__TASK ITEM__: Print the entire listing below word for word, excluding its pictures.

:: DATASET EXTRACT ::

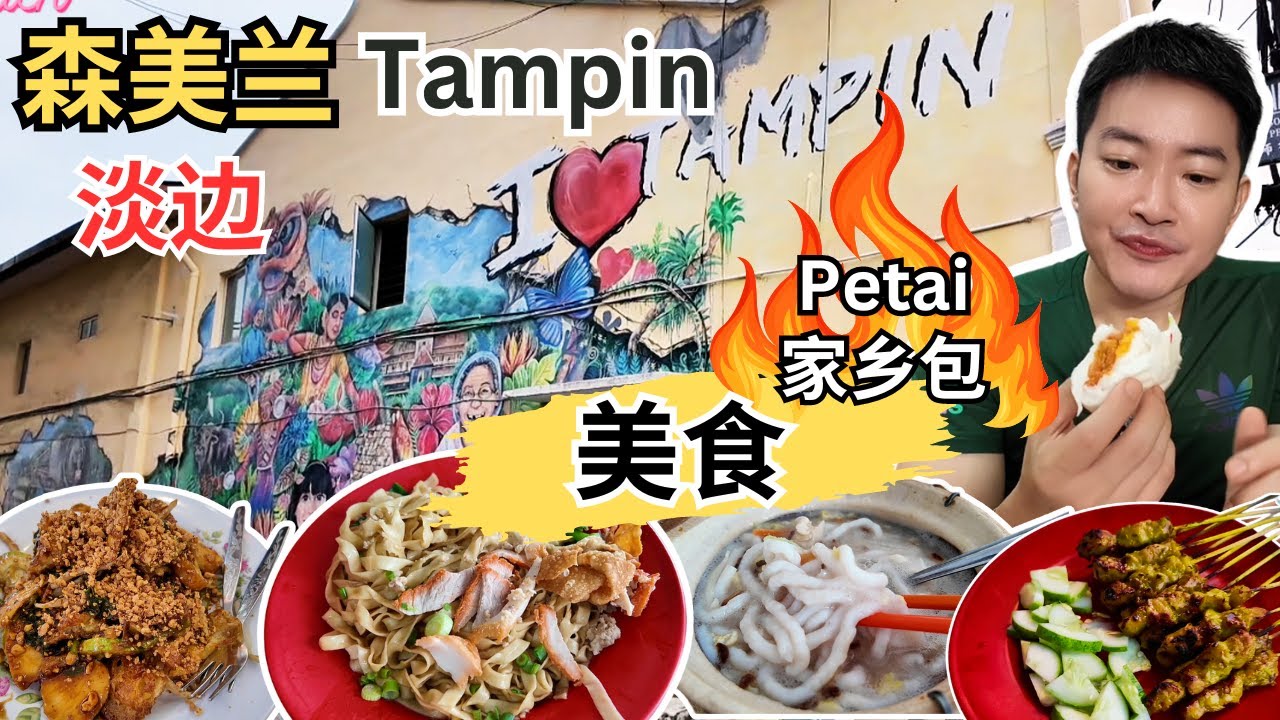 [森美兰淡边Tampin~美食，打卡] 龙江面！美乐茶室！陈记客家面！淡边Rojak! 手工鱼仔面！来来香咖喱鱼头！林沙爹！KOTA家乡包！宝珠辣椒面！淡边新村美食！五丰咖喱面！A'Famosa!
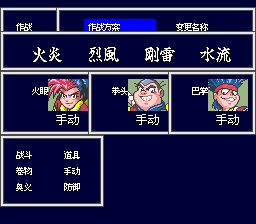 天外魔境ZEROSFC游戏截图第22张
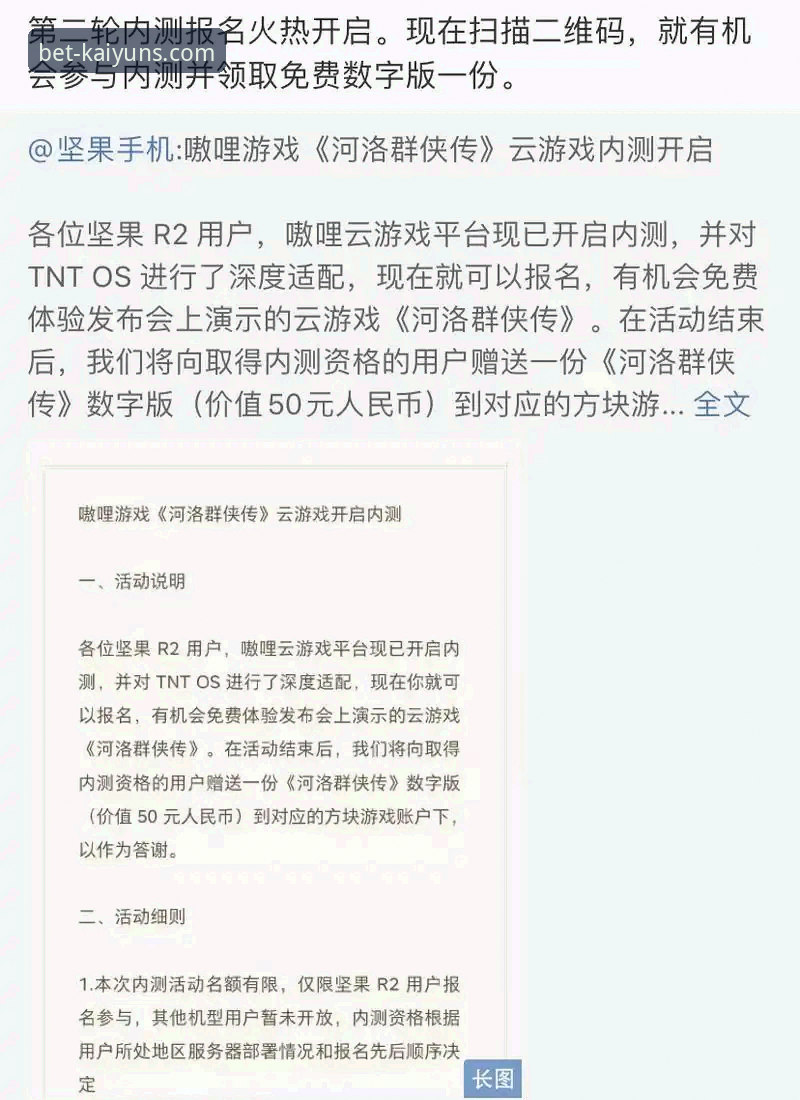 如何找到最安全的开云安装推荐？资深用户分享的3个关键判断标准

:::

__ANSWER BELOW__:
 [森美兰淡边Tampin~美食，打卡] 龙江面！美乐茶室！陈记客家面！淡边Rojak! 手工鱼仔面！来来香咖喱鱼头！林沙爹！KOTA家乡包！宝珠辣椒面！淡边新村美食！五丰咖喱面！A'Famosa!
 天外魔境ZEROSFC游戏截图第22张
 如何找到最安全的开云安装推荐？资深用户分享的3个关键判断标准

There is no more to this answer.